AIM OF THE TASK:
Images excluded, return every record exactly as it reads.

[Extracted data entries]
*** Begin section ***

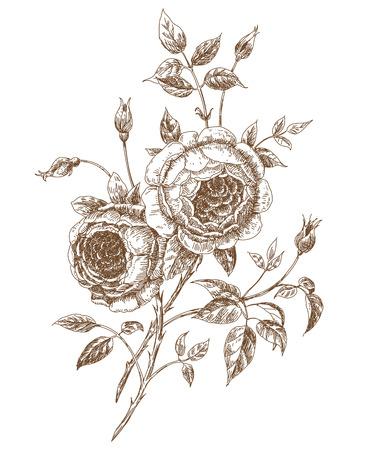 english rose: Hand-drawn english roses. Vector illustration.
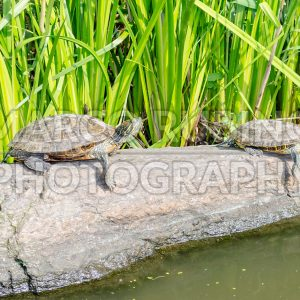 Red-eared Turtles on the rocks in Central Park, New York City, USA
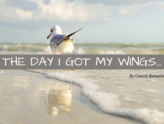 The Day I Got My Wings…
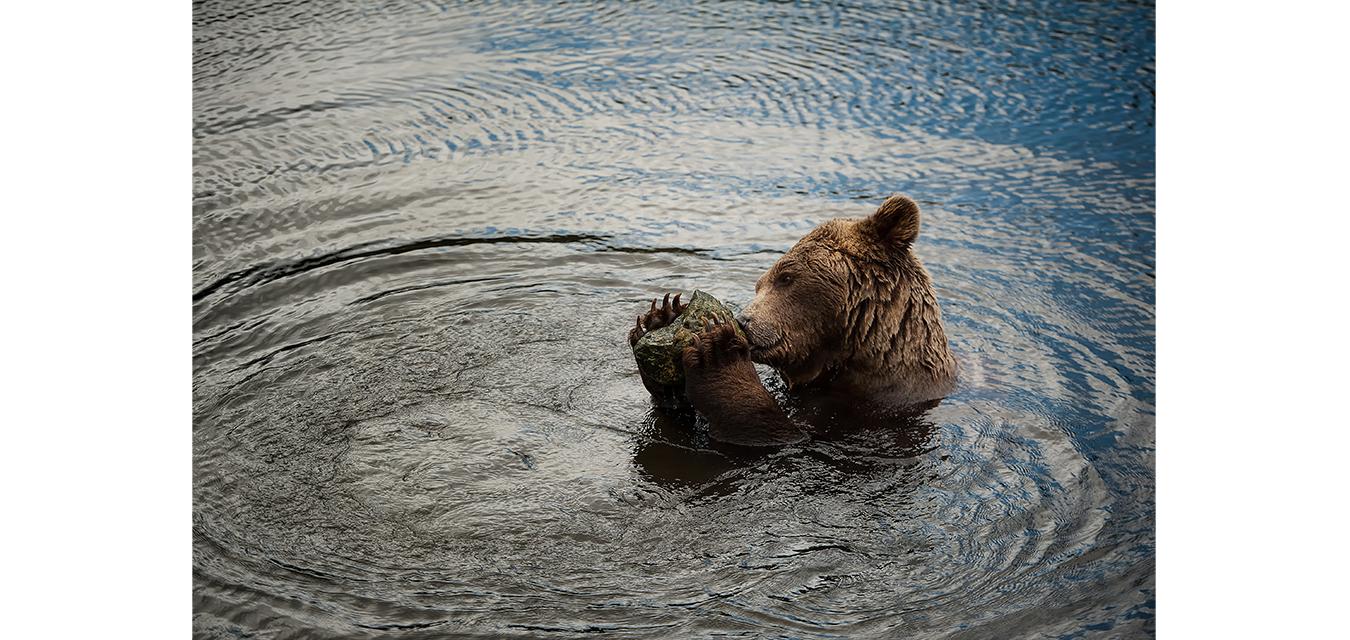bear-nature-naturephotography-wildlifephotography-animals-wildlife-amazing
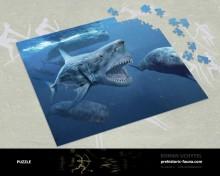 Puzzle Megalodon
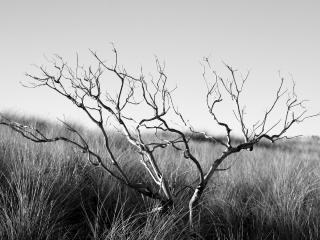 обои Сухой кустарник в пустыне фото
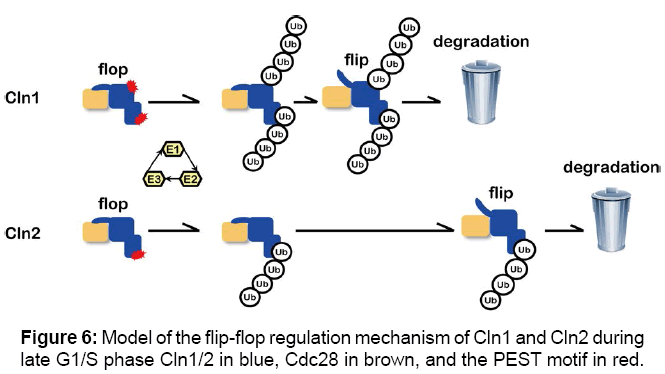 proteomics-bioinformatics-mechanism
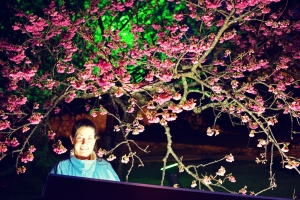 Okinawa Cherry Blossom Festival 2015, Nakajin Castle, Jody in the sakura light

*** End section ***

REPLY:
 english rose: Hand-drawn english roses. Vector illustration.
 Red-eared Turtles on the rocks in Central Park, New York City, USA
 The Day I Got My Wings…
bear-nature-naturephotography-wildlifephotography-animals-wildlife-amazing
 Puzzle Megalodon
 обои Сухой кустарник в пустыне фото
 proteomics-bioinformatics-mechanism
 Okinawa Cherry Blossom Festival 2015, Nakajin Castle, Jody in the sakura light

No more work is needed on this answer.